Decks vs. Patios: What’s the Difference?

By HomeAdvisor

Updated December 13, 2022

A wooden deck with lake views
Photo: Iriana Shiyan / Adobe Stock

Decks and patios can transform an idle outdoor space into a useful and enjoyable platform for entertaining, playing, relaxing, dining, and much more. While the two terms are often used interchangeably, there are several fundamental and subtle differences between them that can help you decide which one is better for your outdoor space. The biggest difference between a deck and a patio is that a deck is built above ground level and supported by vertical wood posts and joists underneath, whereas a patio is built flush with the ground. 

What Is a Deck?

A deck is a wood-framed structure located outside of, but adjacent to a house. The deck may be attached to the house or can be freestanding. It has no roof, is usually raised above the ground, and can have one or multiple height levels. A deck can also have steps as well as railings to provide safety. Because it’s raised above ground level, it’s possible to construct a deck on uneven or rocky terrain.

The most common decking material is pressure-treated wood. Options for this material include cedar, bamboo, mahogany, redwood, ipe, and pine. Other materials, like composite, aluminum, or PVC, can be used for the decking, but the basic structure of a deck is almost always made of wood.

What Is a Patio?

# PROVIDED DATA
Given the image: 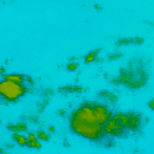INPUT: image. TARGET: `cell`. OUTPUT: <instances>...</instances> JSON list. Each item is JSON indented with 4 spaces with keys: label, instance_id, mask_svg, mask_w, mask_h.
<instances>
[{
    "label": "cell",
    "instance_id": "11",
    "mask_svg": "<svg viewBox=\"0 0 154 154\" xmlns=\"http://www.w3.org/2000/svg\"><path fill=\"white\" fill-rule=\"evenodd\" d=\"M98 52H99V50L98 51H92L90 53H88L85 57H84V62L85 63H92V62H94L95 59H96V55H98Z\"/></svg>",
    "mask_w": 154,
    "mask_h": 154
},
{
    "label": "cell",
    "instance_id": "6",
    "mask_svg": "<svg viewBox=\"0 0 154 154\" xmlns=\"http://www.w3.org/2000/svg\"><path fill=\"white\" fill-rule=\"evenodd\" d=\"M3 80L10 81V82H13L17 84H23V82L25 81V77L22 75H16V74H11V75H4L3 76Z\"/></svg>",
    "mask_w": 154,
    "mask_h": 154
},
{
    "label": "cell",
    "instance_id": "7",
    "mask_svg": "<svg viewBox=\"0 0 154 154\" xmlns=\"http://www.w3.org/2000/svg\"><path fill=\"white\" fill-rule=\"evenodd\" d=\"M114 117L122 124L124 129H128V122H129V113H116Z\"/></svg>",
    "mask_w": 154,
    "mask_h": 154
},
{
    "label": "cell",
    "instance_id": "14",
    "mask_svg": "<svg viewBox=\"0 0 154 154\" xmlns=\"http://www.w3.org/2000/svg\"><path fill=\"white\" fill-rule=\"evenodd\" d=\"M148 106H149V108H150V110L154 111V100H150V101L148 102Z\"/></svg>",
    "mask_w": 154,
    "mask_h": 154
},
{
    "label": "cell",
    "instance_id": "13",
    "mask_svg": "<svg viewBox=\"0 0 154 154\" xmlns=\"http://www.w3.org/2000/svg\"><path fill=\"white\" fill-rule=\"evenodd\" d=\"M66 67H67V70H69V71H75L77 67H78V64H77V63H69L66 65Z\"/></svg>",
    "mask_w": 154,
    "mask_h": 154
},
{
    "label": "cell",
    "instance_id": "1",
    "mask_svg": "<svg viewBox=\"0 0 154 154\" xmlns=\"http://www.w3.org/2000/svg\"><path fill=\"white\" fill-rule=\"evenodd\" d=\"M70 127L74 132L90 141H99L105 135L104 125L96 118L93 102L82 105L72 113Z\"/></svg>",
    "mask_w": 154,
    "mask_h": 154
},
{
    "label": "cell",
    "instance_id": "3",
    "mask_svg": "<svg viewBox=\"0 0 154 154\" xmlns=\"http://www.w3.org/2000/svg\"><path fill=\"white\" fill-rule=\"evenodd\" d=\"M104 132L110 136H120L125 132V129L122 127V124L117 120L114 114L111 116L110 119L104 124Z\"/></svg>",
    "mask_w": 154,
    "mask_h": 154
},
{
    "label": "cell",
    "instance_id": "2",
    "mask_svg": "<svg viewBox=\"0 0 154 154\" xmlns=\"http://www.w3.org/2000/svg\"><path fill=\"white\" fill-rule=\"evenodd\" d=\"M0 93H1L3 99H6L8 101H16L25 94V87L23 84H17L3 80L0 83Z\"/></svg>",
    "mask_w": 154,
    "mask_h": 154
},
{
    "label": "cell",
    "instance_id": "5",
    "mask_svg": "<svg viewBox=\"0 0 154 154\" xmlns=\"http://www.w3.org/2000/svg\"><path fill=\"white\" fill-rule=\"evenodd\" d=\"M141 125V117L137 113H129V122H128V129L135 131L140 128Z\"/></svg>",
    "mask_w": 154,
    "mask_h": 154
},
{
    "label": "cell",
    "instance_id": "9",
    "mask_svg": "<svg viewBox=\"0 0 154 154\" xmlns=\"http://www.w3.org/2000/svg\"><path fill=\"white\" fill-rule=\"evenodd\" d=\"M13 140H15V141L19 144V146H22V147L28 146V139H27V137H24L23 135L15 134V135H13Z\"/></svg>",
    "mask_w": 154,
    "mask_h": 154
},
{
    "label": "cell",
    "instance_id": "8",
    "mask_svg": "<svg viewBox=\"0 0 154 154\" xmlns=\"http://www.w3.org/2000/svg\"><path fill=\"white\" fill-rule=\"evenodd\" d=\"M28 147H30V148H36V149H40L41 148V144L40 142H38V140L36 139V136L34 134H29V136H28Z\"/></svg>",
    "mask_w": 154,
    "mask_h": 154
},
{
    "label": "cell",
    "instance_id": "12",
    "mask_svg": "<svg viewBox=\"0 0 154 154\" xmlns=\"http://www.w3.org/2000/svg\"><path fill=\"white\" fill-rule=\"evenodd\" d=\"M37 137L41 139L42 141H48L50 140V135L45 131H42V130H40V131H37Z\"/></svg>",
    "mask_w": 154,
    "mask_h": 154
},
{
    "label": "cell",
    "instance_id": "4",
    "mask_svg": "<svg viewBox=\"0 0 154 154\" xmlns=\"http://www.w3.org/2000/svg\"><path fill=\"white\" fill-rule=\"evenodd\" d=\"M94 111L96 114V118L99 119V122L104 125L106 122H107L111 117V112L107 110V107L104 105H98V104H94Z\"/></svg>",
    "mask_w": 154,
    "mask_h": 154
},
{
    "label": "cell",
    "instance_id": "10",
    "mask_svg": "<svg viewBox=\"0 0 154 154\" xmlns=\"http://www.w3.org/2000/svg\"><path fill=\"white\" fill-rule=\"evenodd\" d=\"M7 129L12 130V131H24V130H27V125L24 123H19L16 125H8Z\"/></svg>",
    "mask_w": 154,
    "mask_h": 154
}]
</instances>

# LIST OF TASKS
A. According to the decks-and-patios article, what is the most common decking material?
B. Using the decks-and-patios article, explain why a deck can be built on uneven or rocky terrain.
C. Return the passage of the decks-and-patios article between "The most common" and "made of wood.", inclusive.
Rely only on the decks-and-patios article, not the listing.

# PER-TASK ANSWERS
A. Pressure-treated wood.

B. A deck can go on uneven or rocky terrain because it is raised above ground level. It is supported by vertical wood posts and joists underneath rather than being built flush with the ground.

C.
The most common decking material is pressure-treated wood. Options for this material include cedar, bamboo, mahogany, redwood, ipe, and pine. Other materials, like composite, aluminum, or PVC, can be used for the decking, but the basic structure of a deck is almost always made of wood.